§ **Request A**
Reproduce the doorstop transcript with Jack Ma in full, word for word.
---------------
Doorstop with Mr Jack Ma, Executive Chairman of Alibaba, Hangzhou, China

 

PRIME MINISTER:

Jack, thank you so much for showing us Alibaba today. You’ve created an extraordinary platform, an extraordinary phenomenon for commerce. It’s wonderful to see there are 1,300 Australian businesses on the platform and we look forward to many more, because you’re opening up these great opportunities in the China market and around the world for Australian small businesses and indeed those of many other countries too. So we’ve really been thrilled to be here today and see the great work you’re doing.

MR JACK MA:

Thank you Prime Minister and you really inspired the SMEs here and our customers and I think we come here today, bring a lot of ideas supporting Australia’s small, medium sized companies. We’re excited we bring Chinese tourists there, supporting the local Australia small, medium sized companies. We want to make Alibaba the gateway for Australian products to be in China, to sell to China. We are very anxious to make that things happen.

JOURNALIST:

Prime Minister how many jobs do you expect out of this in the next 12 months? Are there any policy decisions that you can make that will help them get online, any other things you can do?

PRIME MINISTER:

You see around Australia the way in which the export opportunities, particularly for agribusiness, is producing jobs and dare I say it, growth, in regional Australia. Tasmania being a classic example. So this is one of the reasons that our transition from the mining construction boom has been much less disruptive than many economists predicted. It’s because of that pick-up in exports. And, of course, Jack and I were talking earlier with our teams about tourism, Chinese tourism in Australia - there are 1.25 million Chinese tourists who came to Australia in the 12 months to June. Next year is the year of China-Australia tourism, so Alibaba is looking at ways to promote more Chinese visitation to Australia and we’re obviously very keen about that. Do you want to enlarge on that Jack?
---------------
§ **Request B**
In the entries, take everything from the line containing "Among the choices" through the last line of the entries, both ends included, and express those lines as a JSON list of strings, one string per line. Omit blank lines and leave the pictures out of the answer.
---------------
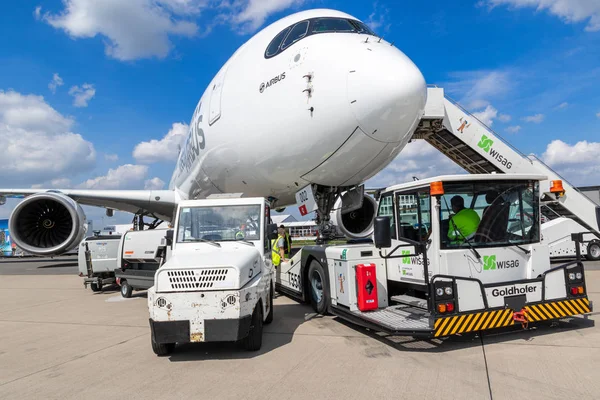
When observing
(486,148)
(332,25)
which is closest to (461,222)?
(332,25)

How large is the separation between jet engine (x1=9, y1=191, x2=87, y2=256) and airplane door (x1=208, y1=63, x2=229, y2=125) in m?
5.60

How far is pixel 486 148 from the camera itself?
14234mm

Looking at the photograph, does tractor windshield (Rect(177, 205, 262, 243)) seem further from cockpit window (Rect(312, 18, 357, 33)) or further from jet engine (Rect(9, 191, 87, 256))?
jet engine (Rect(9, 191, 87, 256))

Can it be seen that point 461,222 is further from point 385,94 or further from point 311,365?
point 311,365

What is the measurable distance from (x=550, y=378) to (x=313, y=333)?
2.84 metres

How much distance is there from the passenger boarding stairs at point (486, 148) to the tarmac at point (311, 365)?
29.2 ft

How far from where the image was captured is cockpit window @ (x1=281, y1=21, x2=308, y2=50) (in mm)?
7102

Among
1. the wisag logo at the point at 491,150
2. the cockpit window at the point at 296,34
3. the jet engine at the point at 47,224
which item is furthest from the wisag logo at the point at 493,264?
the jet engine at the point at 47,224

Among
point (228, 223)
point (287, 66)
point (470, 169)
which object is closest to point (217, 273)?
point (228, 223)

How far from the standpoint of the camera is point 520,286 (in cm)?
485

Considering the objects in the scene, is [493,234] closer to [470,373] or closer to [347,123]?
[470,373]

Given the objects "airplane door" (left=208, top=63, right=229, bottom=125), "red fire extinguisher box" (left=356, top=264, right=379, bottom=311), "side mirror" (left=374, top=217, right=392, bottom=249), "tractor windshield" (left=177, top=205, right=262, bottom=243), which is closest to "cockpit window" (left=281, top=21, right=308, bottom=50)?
"airplane door" (left=208, top=63, right=229, bottom=125)

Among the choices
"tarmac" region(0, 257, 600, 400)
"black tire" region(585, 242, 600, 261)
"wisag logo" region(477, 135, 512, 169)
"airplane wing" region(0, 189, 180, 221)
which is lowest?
"tarmac" region(0, 257, 600, 400)

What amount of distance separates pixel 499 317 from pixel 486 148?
10.7 m
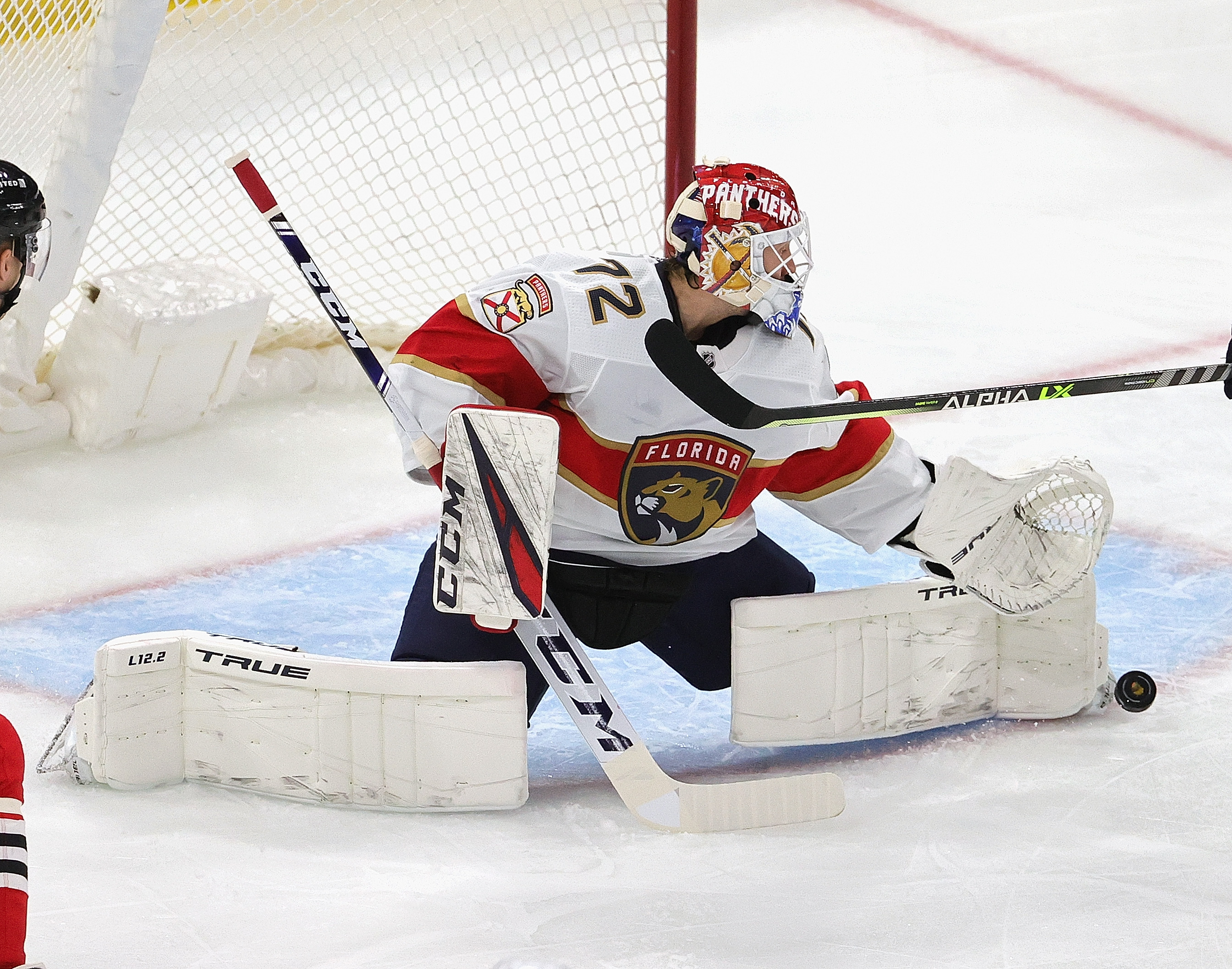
---------------
§ **Exercise result A**
Doorstop with Mr Jack Ma, Executive Chairman of Alibaba, Hangzhou, China

 

PRIME MINISTER:

Jack, thank you so much for showing us Alibaba today. You’ve created an extraordinary platform, an extraordinary phenomenon for commerce. It’s wonderful to see there are 1,300 Australian businesses on the platform and we look forward to many more, because you’re opening up these great opportunities in the China market and around the world for Australian small businesses and indeed those of many other countries too. So we’ve really been thrilled to be here today and see the great work you’re doing.

MR JACK MA:

Thank you Prime Minister and you really inspired the SMEs here and our customers and I think we come here today, bring a lot of ideas supporting Australia’s small, medium sized companies. We’re excited we bring Chinese tourists there, supporting the local Australia small, medium sized companies. We want to make Alibaba the gateway for Australian products to be in China, to sell to China. We are very anxious to make that things happen.

JOURNALIST:

Prime Minister how many jobs do you expect out of this in the next 12 months? Are there any policy decisions that you can make that will help them get online, any other things you can do?

PRIME MINISTER:

You see around Australia the way in which the export opportunities, particularly for agribusiness, is producing jobs and dare I say it, growth, in regional Australia. Tasmania being a classic example. So this is one of the reasons that our transition from the mining construction boom has been much less disruptive than many economists predicted. It’s because of that pick-up in exports. And, of course, Jack and I were talking earlier with our teams about tourism, Chinese tourism in Australia - there are 1.25 million Chinese tourists who came to Australia in the 12 months to June. Next year is the year of China-Australia tourism, so Alibaba is looking at ways to promote more Chinese visitation to Australia and we’re obviously very keen about that. Do you want to enlarge on that Jack?

§ **Exercise result B**
[
  "Among the choices",
  "\"tarmac\" region(0, 257, 600, 400)",
  "\"black tire\" region(585, 242, 600, 261)",
  "\"wisag logo\" region(477, 135, 512, 169)",
  "\"airplane wing\" region(0, 189, 180, 221)",
  "which is lowest?",
  "\"tarmac\" region(0, 257, 600, 400)",
  "What amount of distance separates pixel 499 317 from pixel 486 148?",
  "10.7 m"
]